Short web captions

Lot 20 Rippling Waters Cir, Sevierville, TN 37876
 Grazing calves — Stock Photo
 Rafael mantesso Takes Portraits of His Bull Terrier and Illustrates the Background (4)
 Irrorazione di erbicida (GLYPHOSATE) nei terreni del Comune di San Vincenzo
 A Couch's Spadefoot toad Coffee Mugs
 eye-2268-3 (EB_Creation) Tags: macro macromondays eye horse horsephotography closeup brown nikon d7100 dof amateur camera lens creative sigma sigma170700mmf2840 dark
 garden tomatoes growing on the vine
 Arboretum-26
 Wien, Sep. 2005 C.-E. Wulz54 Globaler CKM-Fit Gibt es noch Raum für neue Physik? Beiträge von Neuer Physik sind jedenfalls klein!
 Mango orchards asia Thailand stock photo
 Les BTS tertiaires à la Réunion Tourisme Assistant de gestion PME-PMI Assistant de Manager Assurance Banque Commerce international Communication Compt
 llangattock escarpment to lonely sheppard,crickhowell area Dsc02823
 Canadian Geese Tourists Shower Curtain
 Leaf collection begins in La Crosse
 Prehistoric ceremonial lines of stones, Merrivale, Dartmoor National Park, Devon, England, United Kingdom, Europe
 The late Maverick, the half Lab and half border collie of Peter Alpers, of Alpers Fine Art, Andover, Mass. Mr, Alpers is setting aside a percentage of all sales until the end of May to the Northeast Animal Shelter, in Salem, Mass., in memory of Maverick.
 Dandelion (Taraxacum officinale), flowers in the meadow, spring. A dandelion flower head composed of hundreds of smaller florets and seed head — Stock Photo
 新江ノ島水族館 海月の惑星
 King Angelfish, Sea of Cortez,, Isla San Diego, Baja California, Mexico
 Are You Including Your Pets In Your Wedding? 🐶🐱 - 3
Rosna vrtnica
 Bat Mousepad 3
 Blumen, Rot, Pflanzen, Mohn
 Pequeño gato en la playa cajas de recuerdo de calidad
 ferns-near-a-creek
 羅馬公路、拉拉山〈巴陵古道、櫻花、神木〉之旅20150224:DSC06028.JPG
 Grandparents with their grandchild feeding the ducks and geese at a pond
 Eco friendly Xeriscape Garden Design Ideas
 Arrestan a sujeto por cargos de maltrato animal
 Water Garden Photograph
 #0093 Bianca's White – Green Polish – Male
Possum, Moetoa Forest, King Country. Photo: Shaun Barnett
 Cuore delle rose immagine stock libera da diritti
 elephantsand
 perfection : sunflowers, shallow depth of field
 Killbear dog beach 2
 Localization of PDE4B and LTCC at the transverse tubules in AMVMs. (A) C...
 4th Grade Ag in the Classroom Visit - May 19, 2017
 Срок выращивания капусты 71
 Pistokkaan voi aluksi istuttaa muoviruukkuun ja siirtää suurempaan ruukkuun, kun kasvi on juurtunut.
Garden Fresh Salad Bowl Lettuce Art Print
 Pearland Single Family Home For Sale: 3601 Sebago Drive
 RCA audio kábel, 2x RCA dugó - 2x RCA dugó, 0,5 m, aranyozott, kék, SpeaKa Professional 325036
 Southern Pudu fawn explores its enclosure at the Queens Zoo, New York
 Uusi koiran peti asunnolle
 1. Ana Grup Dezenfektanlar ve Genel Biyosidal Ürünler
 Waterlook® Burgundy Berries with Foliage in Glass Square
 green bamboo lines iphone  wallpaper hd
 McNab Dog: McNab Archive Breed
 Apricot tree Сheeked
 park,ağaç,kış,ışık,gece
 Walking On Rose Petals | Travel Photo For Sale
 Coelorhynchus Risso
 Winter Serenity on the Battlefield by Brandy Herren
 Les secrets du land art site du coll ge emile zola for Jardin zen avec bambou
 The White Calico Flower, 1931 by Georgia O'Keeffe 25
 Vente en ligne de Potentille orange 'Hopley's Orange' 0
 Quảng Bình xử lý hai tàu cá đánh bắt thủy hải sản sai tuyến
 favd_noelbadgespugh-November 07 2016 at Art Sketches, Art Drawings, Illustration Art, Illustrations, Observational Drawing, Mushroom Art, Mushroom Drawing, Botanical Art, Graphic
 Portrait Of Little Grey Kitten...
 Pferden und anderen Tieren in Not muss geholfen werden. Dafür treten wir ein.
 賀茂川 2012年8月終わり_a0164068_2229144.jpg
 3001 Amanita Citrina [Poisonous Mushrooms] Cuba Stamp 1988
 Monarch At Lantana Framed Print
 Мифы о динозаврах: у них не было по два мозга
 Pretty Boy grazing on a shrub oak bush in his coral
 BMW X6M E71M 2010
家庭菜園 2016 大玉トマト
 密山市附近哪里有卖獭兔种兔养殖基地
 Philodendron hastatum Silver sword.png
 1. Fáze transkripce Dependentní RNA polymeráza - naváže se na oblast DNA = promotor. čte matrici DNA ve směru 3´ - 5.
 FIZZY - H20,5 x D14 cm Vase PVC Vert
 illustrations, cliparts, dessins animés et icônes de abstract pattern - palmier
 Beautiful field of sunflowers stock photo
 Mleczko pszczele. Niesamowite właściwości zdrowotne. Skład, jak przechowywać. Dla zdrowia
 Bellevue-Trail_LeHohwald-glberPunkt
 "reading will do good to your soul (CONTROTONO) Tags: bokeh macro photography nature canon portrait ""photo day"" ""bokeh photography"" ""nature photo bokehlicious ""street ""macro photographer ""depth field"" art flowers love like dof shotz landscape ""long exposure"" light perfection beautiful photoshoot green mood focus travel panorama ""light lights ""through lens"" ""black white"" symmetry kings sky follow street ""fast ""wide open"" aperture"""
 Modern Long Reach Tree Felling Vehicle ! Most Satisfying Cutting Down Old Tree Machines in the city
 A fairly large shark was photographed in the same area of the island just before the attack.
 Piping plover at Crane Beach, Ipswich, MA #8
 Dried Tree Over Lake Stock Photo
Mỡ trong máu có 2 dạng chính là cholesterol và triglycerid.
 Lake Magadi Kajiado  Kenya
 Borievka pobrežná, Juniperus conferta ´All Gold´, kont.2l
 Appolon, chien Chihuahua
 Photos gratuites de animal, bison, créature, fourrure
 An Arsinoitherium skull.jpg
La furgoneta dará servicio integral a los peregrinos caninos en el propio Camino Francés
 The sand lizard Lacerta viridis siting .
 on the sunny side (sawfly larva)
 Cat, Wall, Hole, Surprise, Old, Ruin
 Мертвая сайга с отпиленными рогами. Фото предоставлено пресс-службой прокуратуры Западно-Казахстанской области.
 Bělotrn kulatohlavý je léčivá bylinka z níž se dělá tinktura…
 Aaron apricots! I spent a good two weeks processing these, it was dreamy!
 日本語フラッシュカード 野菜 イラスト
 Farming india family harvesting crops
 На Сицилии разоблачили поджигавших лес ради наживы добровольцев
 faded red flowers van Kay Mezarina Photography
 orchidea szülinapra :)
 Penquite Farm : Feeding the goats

Directions: List every line above that contains the word "lines".

Task solution:
 Prehistoric ceremonial lines of stones, Merrivale, Dartmoor National Park, Devon, England, United Kingdom, Europe
 green bamboo lines iphone  wallpaper hd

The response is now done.